Offsides - wha?
July 1, 2006 6:36 PM   Subscribe

FIFA-filter. The offside rule?

OK, I thought I had it for about two days. Although I think I get the purpose behind the offside rule, I'm still confused roughly half the time a World Cup ref calls it. Just what the heck is going on here?
posted by Gilbert to Sports, Hobbies, & Recreation (9 answers total)
 
Well, which half of time are you confused about?

Like most ref judgements, judging offside is an imperfect art. You need your eyes at two places at once - the timing of the player kicking the ball, and the position of hte player set to receive the ball relative to defending players. Sometimes they get it wrong.

First, for offside to be called, the player must be in an offside position - ie. with only one defender (usually the goalkeeper) between them and the goal.

Second, they have to be obtaining an advantage by being in that position - ie. about to receive the ball, or interfering with a player.

This is a fairly good explaination - read the detailed part.

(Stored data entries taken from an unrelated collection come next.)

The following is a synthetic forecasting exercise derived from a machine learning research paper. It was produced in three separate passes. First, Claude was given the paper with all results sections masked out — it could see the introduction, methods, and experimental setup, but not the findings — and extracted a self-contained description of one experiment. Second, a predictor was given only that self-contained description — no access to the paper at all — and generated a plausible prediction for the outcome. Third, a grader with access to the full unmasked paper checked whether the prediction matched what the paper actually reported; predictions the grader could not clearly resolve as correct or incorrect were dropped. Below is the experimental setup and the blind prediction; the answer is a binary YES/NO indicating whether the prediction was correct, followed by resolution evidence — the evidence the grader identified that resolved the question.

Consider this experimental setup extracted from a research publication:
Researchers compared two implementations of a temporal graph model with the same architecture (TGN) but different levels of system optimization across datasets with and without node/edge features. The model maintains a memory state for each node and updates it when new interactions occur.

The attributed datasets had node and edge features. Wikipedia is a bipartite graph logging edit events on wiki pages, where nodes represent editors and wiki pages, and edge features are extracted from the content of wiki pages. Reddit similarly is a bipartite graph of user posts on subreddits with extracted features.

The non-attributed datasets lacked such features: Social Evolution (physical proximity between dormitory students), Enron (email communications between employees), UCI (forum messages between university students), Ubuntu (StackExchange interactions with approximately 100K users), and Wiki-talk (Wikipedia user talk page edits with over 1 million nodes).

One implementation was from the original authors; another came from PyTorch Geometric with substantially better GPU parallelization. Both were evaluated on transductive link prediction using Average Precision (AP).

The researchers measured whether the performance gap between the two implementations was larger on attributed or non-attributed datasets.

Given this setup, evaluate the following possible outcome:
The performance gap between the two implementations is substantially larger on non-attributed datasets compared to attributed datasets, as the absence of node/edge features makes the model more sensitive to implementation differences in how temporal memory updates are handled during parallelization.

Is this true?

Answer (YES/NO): YES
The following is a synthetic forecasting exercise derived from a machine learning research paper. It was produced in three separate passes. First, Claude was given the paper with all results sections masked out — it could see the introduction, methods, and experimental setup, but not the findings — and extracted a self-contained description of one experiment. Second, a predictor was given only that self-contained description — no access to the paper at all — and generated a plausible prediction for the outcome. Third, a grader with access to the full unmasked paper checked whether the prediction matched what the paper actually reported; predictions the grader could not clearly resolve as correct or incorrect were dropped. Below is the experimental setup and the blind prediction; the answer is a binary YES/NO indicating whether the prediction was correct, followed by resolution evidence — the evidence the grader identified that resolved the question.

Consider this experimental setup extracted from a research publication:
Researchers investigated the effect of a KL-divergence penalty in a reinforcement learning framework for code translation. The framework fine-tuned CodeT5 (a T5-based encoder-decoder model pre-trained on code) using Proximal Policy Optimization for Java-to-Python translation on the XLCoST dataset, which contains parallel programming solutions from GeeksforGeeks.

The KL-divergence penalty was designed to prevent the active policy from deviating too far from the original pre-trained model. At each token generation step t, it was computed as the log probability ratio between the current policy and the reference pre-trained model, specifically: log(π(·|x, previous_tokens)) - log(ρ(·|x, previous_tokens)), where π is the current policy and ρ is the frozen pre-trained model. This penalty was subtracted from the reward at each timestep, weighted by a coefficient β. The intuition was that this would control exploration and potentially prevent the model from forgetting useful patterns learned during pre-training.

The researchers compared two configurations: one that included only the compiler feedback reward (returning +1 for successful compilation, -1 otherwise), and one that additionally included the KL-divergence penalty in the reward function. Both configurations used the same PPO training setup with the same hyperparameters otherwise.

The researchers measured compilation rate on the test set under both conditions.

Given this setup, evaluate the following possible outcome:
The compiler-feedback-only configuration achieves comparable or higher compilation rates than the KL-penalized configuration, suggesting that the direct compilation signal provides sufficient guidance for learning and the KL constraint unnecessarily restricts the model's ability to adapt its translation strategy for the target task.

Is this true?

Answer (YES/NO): NO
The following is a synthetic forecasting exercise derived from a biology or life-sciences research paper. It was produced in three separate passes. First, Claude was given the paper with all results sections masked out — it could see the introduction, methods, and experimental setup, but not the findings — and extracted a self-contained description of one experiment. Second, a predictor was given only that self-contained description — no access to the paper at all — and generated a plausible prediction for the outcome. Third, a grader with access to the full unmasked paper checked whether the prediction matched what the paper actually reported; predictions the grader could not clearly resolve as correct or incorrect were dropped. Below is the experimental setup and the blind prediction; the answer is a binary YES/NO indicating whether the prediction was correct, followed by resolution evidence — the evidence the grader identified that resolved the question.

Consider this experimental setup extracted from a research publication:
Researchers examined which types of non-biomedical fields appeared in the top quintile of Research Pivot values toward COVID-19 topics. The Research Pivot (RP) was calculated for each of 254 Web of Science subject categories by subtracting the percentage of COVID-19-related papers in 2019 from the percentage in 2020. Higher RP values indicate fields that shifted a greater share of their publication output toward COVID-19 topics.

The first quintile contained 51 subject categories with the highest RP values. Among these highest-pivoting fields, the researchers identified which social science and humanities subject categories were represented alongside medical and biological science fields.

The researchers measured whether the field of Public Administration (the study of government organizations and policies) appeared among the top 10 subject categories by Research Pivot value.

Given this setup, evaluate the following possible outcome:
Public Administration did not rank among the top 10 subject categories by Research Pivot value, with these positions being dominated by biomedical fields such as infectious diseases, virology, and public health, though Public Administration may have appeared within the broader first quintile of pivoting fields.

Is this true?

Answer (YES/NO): NO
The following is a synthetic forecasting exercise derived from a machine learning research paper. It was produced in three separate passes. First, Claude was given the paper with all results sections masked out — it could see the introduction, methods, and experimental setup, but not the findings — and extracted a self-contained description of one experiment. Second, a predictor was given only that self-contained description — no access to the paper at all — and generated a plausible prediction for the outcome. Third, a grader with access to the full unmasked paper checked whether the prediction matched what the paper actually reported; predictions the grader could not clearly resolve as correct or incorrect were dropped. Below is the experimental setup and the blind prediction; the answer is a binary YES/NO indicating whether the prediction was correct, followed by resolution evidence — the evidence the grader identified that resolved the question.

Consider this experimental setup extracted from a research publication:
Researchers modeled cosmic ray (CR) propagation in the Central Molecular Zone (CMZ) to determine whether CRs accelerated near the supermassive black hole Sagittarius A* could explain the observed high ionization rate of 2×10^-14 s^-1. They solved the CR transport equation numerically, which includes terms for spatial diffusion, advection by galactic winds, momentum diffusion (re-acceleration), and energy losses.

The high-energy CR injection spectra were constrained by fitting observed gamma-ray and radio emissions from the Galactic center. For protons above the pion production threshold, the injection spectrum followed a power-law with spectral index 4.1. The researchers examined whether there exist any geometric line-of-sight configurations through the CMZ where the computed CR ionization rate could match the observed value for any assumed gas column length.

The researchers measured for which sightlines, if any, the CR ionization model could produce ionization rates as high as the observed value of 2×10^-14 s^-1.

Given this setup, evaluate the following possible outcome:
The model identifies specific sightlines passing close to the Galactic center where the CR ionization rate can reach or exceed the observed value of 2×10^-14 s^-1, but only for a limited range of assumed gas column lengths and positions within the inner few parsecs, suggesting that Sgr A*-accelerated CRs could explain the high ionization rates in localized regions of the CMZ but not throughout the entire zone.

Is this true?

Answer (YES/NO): NO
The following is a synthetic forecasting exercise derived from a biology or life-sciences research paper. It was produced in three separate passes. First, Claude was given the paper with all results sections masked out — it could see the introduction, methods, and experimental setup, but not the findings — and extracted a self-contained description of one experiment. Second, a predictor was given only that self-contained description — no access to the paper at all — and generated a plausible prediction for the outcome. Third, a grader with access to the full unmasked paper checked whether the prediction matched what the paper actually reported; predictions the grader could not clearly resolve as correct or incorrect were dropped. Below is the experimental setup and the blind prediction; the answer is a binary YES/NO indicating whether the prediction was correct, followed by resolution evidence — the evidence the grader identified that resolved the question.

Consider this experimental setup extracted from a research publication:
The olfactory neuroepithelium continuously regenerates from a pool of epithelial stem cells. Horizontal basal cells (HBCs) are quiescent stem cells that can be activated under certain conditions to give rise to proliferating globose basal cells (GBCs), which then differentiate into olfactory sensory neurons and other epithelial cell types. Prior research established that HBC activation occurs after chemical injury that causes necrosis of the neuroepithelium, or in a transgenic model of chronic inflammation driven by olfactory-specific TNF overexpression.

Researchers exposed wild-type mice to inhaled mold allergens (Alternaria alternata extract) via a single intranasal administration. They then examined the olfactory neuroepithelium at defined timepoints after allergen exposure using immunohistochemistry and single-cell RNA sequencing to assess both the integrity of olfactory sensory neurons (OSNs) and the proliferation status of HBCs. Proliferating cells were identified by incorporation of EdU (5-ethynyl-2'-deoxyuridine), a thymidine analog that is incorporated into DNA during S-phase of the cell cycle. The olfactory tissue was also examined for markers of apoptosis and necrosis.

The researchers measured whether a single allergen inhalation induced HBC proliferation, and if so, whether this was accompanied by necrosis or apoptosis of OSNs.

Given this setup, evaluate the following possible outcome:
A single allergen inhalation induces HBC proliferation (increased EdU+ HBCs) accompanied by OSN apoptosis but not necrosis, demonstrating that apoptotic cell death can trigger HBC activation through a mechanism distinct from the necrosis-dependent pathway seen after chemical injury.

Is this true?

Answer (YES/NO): NO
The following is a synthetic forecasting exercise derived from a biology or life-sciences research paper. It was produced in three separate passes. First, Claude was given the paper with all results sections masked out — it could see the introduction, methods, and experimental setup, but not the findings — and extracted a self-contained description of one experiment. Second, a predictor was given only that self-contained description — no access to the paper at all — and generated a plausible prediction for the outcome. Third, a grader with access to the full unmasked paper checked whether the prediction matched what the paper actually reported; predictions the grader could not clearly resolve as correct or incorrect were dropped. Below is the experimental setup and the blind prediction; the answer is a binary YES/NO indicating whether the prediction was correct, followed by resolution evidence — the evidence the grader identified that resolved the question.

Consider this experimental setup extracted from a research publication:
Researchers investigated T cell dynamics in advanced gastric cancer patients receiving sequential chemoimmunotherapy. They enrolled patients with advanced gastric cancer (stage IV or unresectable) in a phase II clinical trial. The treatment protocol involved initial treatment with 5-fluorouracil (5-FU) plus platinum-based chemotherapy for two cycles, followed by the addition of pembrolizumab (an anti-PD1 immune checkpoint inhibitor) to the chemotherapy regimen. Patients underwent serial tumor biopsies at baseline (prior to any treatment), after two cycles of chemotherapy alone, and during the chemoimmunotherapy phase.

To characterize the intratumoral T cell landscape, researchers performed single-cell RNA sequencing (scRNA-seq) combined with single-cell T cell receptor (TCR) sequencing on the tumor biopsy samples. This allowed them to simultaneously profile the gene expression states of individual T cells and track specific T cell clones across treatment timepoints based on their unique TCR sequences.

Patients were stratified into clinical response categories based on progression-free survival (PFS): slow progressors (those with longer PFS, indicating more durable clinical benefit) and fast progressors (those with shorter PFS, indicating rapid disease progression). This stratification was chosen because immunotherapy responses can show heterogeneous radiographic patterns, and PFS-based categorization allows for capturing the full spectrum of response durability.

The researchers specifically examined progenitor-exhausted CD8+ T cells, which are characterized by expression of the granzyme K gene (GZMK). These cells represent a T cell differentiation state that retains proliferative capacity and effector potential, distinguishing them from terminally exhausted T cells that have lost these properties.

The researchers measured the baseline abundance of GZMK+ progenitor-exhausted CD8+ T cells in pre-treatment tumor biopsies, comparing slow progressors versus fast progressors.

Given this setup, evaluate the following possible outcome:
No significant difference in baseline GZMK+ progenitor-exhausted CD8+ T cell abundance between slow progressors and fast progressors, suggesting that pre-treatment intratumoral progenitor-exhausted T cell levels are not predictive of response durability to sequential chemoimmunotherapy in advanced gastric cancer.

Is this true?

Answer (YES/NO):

The purpose of the rule, as I understand it, is to keep the game interesting. If there wasn't an offside rule, a bunch of strikers could just hang around the goal waiting for a long pass. With the offside rule, players are forced to work the ball down the field.
posted by Jimbob at 6:45 PM on July 1, 2006


The best explanation, as far as I'm concerned, is this.

The common misconception is that being offside is an offence. It's not. It's only an offence if that player's team has the ball AND the referree deems the offside player is interfering with play or an opponent or gains an advantage by being offside.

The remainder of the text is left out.